The song’s distinctive bass line is a sample from George McRae’s “ I Get Lifted” (1975).(It also appears in Justin Timberlake’s 2018 track “Filthy,” as mentioned.) The repeated phrase “six in the mornin’” from the song’s first verse echoes Ice-T’s 1986 gangsta rap classic of the same name.The lyric “My mind on my money and my money on my mind” was a staple of 1980s live hip hop shows Snoop Dogg was the first artist to record it.Classic gin and juice drinks like the Gimlet are standard again at cocktail bars, and the boom in juice bars has only lifted the combo even higher. As Snoop himself told LA Weekly last year, “Gin is upper echelon, it’s a step up.” His song brought the duo it’s named after back into the spotlight, and it hasn’t left since. In addition to its musical legacy, “Gin & Juice” single-handedly revived a classic cocktail from the Jerry Thomas era, a tasty, simple, and endlessly variable concoction. During a 2018 All-Star Weekend edition of Inside the NBA, basketball Hall of Famer Shaquille O’Neal provided impromptu human beatbox of the song’s bass line for Snoop to rap over, which he did, unfurling the first verse live on the outdoor set for an amped up crowd.

#GIN AND JUICE CRACK#

Paul Simon took a crack at it once, live onstage next to Chris Rock and Tracy Morgan.
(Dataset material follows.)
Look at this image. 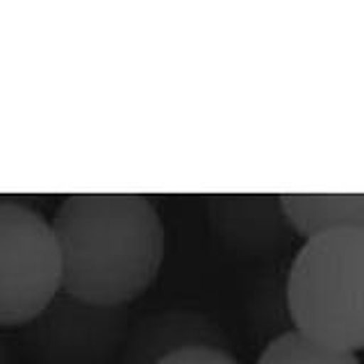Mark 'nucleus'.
I'll return each mask as SVG.
<instances>
[{"label":"nucleus","instance_id":"f257e3e1","mask_svg":"<svg viewBox=\"0 0 364 364\" xmlns=\"http://www.w3.org/2000/svg\"><path fill=\"white\" fill-rule=\"evenodd\" d=\"M62 291L109 310L151 287L164 262V223L141 193H71L53 216Z\"/></svg>","mask_w":364,"mask_h":364},{"label":"nucleus","instance_id":"f03ea898","mask_svg":"<svg viewBox=\"0 0 364 364\" xmlns=\"http://www.w3.org/2000/svg\"><path fill=\"white\" fill-rule=\"evenodd\" d=\"M287 310L303 337L333 350H364V230L305 239L289 269Z\"/></svg>","mask_w":364,"mask_h":364},{"label":"nucleus","instance_id":"7ed1b4c3","mask_svg":"<svg viewBox=\"0 0 364 364\" xmlns=\"http://www.w3.org/2000/svg\"><path fill=\"white\" fill-rule=\"evenodd\" d=\"M62 291V257L50 221L16 200H0V328L39 318Z\"/></svg>","mask_w":364,"mask_h":364},{"label":"nucleus","instance_id":"20e7f679","mask_svg":"<svg viewBox=\"0 0 364 364\" xmlns=\"http://www.w3.org/2000/svg\"><path fill=\"white\" fill-rule=\"evenodd\" d=\"M278 203L305 239L339 228L364 230V193H282Z\"/></svg>","mask_w":364,"mask_h":364},{"label":"nucleus","instance_id":"39448f33","mask_svg":"<svg viewBox=\"0 0 364 364\" xmlns=\"http://www.w3.org/2000/svg\"><path fill=\"white\" fill-rule=\"evenodd\" d=\"M255 364H360L355 353L333 350L296 330L271 339Z\"/></svg>","mask_w":364,"mask_h":364},{"label":"nucleus","instance_id":"423d86ee","mask_svg":"<svg viewBox=\"0 0 364 364\" xmlns=\"http://www.w3.org/2000/svg\"><path fill=\"white\" fill-rule=\"evenodd\" d=\"M155 364H239L230 353L219 346H185L166 353Z\"/></svg>","mask_w":364,"mask_h":364}]
</instances>
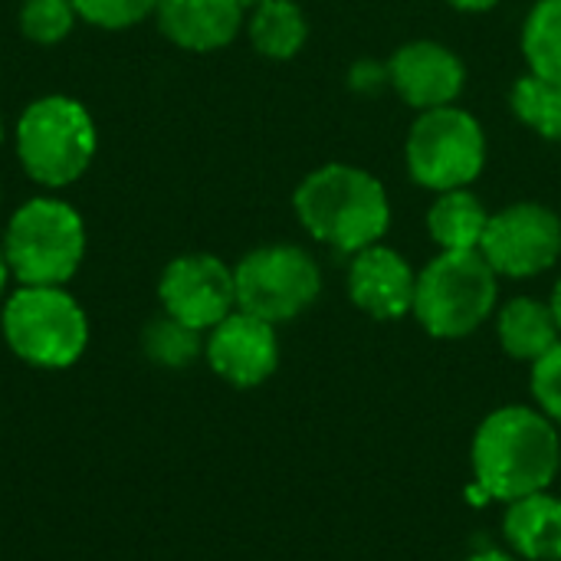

There are country, metal, pop, ska, and reggae versions of “Gin & Juice.” Tongue-in-cheek lounge acts have covered the song.

gin and juice

“Gin & Juice” has been covered and sampled and referenced by artists from just about every genre in just about every year since its release-including 2018, when Justin Timberlake quoted it in his song “Filthy.” Snoop Dogg’s “Gin & Juice” was an instant classic when it came out in 1993, and this year, as it turns 25 (yes you might be old), the party anthem has lost none of its appeal or relevance. And it all flows on a lush bed of Dr Dre’s signature West Coast G-Funk. It’s got a flypaper-catchy chorus that sticks in your head (“Laid back-with my mind on my money and my money on my mind”). It’s got killer opening lines to hook you in (“With so much drama in the L-B-C/ It’s kinda hard being Snoop D-O-double-G”).